While the study showed a benefit with zonisamide, some experts questioned whether the dosages for levodopa were too low (averaging less than 300 mg a day). “The study showed that participants improved when zonisamide was added to their medication regimen, but we don't know if they might have improved more if the levodopa dose was increased instead,” said Melissa Armstrong, MD, MSc, FAAN, director of the Mangurian Clinical-Research Center for Lewy Body and Parkinson's Disease Dementia at the University of Florida in Gainesville, FL.
With no currently approved treatments for DLB, however, the experts interviewed by Neurology Today agreed that a positive study with a currently available agent like zonisamide would be a welcome addition to treating this population.
“The fact that zonisamide helped motor symptoms without worsening behavioral symptoms in DLB is an important finding from this study,” said Dr. Armstrong.

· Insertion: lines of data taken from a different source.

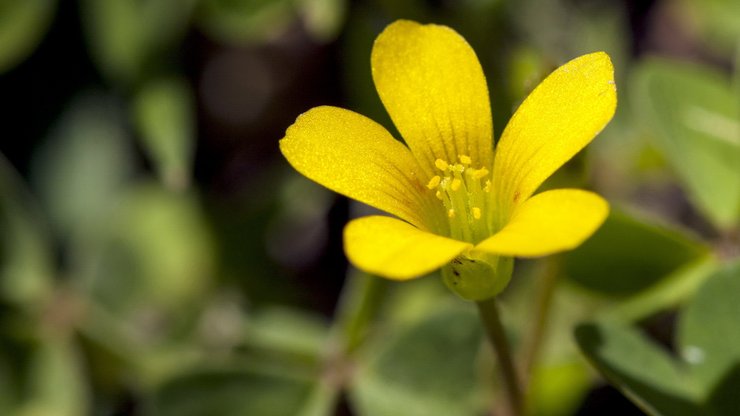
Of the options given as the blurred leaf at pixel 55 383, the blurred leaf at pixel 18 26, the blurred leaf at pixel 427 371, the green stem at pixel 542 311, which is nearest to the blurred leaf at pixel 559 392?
the blurred leaf at pixel 427 371

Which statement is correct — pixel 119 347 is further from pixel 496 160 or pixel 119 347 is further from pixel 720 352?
pixel 720 352

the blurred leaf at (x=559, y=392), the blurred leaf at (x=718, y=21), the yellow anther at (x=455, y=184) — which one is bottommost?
the blurred leaf at (x=559, y=392)

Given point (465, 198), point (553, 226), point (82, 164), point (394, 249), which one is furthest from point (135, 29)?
point (553, 226)

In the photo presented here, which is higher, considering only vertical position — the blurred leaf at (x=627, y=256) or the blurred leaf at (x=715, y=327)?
the blurred leaf at (x=715, y=327)

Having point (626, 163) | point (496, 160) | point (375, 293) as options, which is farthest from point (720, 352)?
point (626, 163)

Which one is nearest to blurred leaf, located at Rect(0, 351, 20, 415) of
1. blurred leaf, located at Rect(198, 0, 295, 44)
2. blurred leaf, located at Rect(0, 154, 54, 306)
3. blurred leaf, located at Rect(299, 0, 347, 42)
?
blurred leaf, located at Rect(0, 154, 54, 306)

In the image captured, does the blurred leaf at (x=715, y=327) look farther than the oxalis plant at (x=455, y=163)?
Yes

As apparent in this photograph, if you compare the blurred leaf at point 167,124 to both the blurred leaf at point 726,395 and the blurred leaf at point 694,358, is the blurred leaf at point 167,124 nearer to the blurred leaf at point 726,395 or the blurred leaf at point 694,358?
the blurred leaf at point 694,358
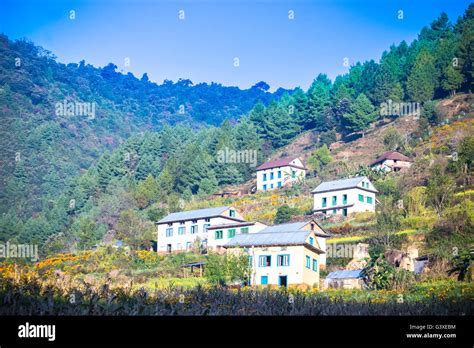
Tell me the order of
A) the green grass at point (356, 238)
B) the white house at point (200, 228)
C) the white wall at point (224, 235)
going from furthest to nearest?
the white house at point (200, 228)
the white wall at point (224, 235)
the green grass at point (356, 238)

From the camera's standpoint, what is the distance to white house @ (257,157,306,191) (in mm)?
95938

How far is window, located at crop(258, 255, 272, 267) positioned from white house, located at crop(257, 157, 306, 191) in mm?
41346

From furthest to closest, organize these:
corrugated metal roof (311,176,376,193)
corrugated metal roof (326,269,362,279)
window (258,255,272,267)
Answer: corrugated metal roof (311,176,376,193), window (258,255,272,267), corrugated metal roof (326,269,362,279)

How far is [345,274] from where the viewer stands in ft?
167

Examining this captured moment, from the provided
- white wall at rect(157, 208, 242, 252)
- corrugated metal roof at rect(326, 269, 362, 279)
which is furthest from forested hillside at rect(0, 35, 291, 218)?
corrugated metal roof at rect(326, 269, 362, 279)

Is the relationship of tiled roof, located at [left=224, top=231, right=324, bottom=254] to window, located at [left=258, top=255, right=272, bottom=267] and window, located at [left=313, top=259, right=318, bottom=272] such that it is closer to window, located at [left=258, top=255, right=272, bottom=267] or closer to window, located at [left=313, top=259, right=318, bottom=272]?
window, located at [left=313, top=259, right=318, bottom=272]

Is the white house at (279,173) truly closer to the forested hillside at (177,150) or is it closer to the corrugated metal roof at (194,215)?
the forested hillside at (177,150)

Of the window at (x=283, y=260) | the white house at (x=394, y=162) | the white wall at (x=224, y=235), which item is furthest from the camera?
the white house at (x=394, y=162)

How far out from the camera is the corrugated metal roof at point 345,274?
162 ft

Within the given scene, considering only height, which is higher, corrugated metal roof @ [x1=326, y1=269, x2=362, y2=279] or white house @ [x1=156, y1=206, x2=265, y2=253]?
white house @ [x1=156, y1=206, x2=265, y2=253]

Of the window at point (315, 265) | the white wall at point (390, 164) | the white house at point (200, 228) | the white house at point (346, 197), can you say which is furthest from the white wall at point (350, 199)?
the window at point (315, 265)

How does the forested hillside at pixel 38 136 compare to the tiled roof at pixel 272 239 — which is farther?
the forested hillside at pixel 38 136

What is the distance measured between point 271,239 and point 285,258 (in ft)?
8.07
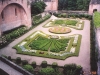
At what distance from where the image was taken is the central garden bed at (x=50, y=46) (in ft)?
70.9

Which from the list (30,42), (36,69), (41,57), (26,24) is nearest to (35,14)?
(26,24)

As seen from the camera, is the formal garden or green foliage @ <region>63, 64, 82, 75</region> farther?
the formal garden

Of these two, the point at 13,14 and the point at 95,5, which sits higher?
the point at 95,5

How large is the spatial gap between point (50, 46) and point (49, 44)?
0.70 meters

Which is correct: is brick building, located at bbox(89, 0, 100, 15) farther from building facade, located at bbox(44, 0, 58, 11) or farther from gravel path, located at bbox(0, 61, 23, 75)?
gravel path, located at bbox(0, 61, 23, 75)

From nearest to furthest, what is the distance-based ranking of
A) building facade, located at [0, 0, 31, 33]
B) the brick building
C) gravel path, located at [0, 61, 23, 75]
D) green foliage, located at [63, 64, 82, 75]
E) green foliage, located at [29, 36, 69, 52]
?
gravel path, located at [0, 61, 23, 75], green foliage, located at [63, 64, 82, 75], green foliage, located at [29, 36, 69, 52], building facade, located at [0, 0, 31, 33], the brick building

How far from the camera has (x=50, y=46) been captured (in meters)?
24.1

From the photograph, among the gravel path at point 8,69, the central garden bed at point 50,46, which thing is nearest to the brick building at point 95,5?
the central garden bed at point 50,46

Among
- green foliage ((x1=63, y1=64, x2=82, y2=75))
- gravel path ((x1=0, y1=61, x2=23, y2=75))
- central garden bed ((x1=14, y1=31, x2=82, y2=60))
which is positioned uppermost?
central garden bed ((x1=14, y1=31, x2=82, y2=60))

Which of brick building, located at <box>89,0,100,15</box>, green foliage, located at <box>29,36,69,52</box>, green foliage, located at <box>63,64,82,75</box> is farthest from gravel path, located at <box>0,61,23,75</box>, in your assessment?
brick building, located at <box>89,0,100,15</box>

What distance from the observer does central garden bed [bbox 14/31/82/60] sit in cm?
2160

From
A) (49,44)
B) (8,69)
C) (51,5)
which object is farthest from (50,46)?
(51,5)

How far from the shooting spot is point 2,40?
25.0 m

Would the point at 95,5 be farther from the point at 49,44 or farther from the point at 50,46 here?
the point at 50,46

Dr. Murata received honoraria for consulting and/or lecturing from the study sponsor, Sumitomo Dainippon Pharma, Otsuka Kyowa Hakko Kirin, Nippon Boehringer, Ingelheim, Nihon Medi-physics, FUJIFILM Pharma, Hisamitsu Pharmaceutical and AbbVie GK. Dr. Armstrong reported no disclosures related to the study, and receives compensation from the AAN for work as an evidence-based medicine methodology consultant. Dr. Galvin reported no disclosures relevant to the study. Dr. Hershey was the site principal investigator for two studies sponsored by Forum Pharmaceuticals and is a co-investigator for an Alzheimer's Association grant. Dr. Irwin receives grants from the National Institutes of Health, the Penn Institute on Aging, and the Brightfocus Foundation.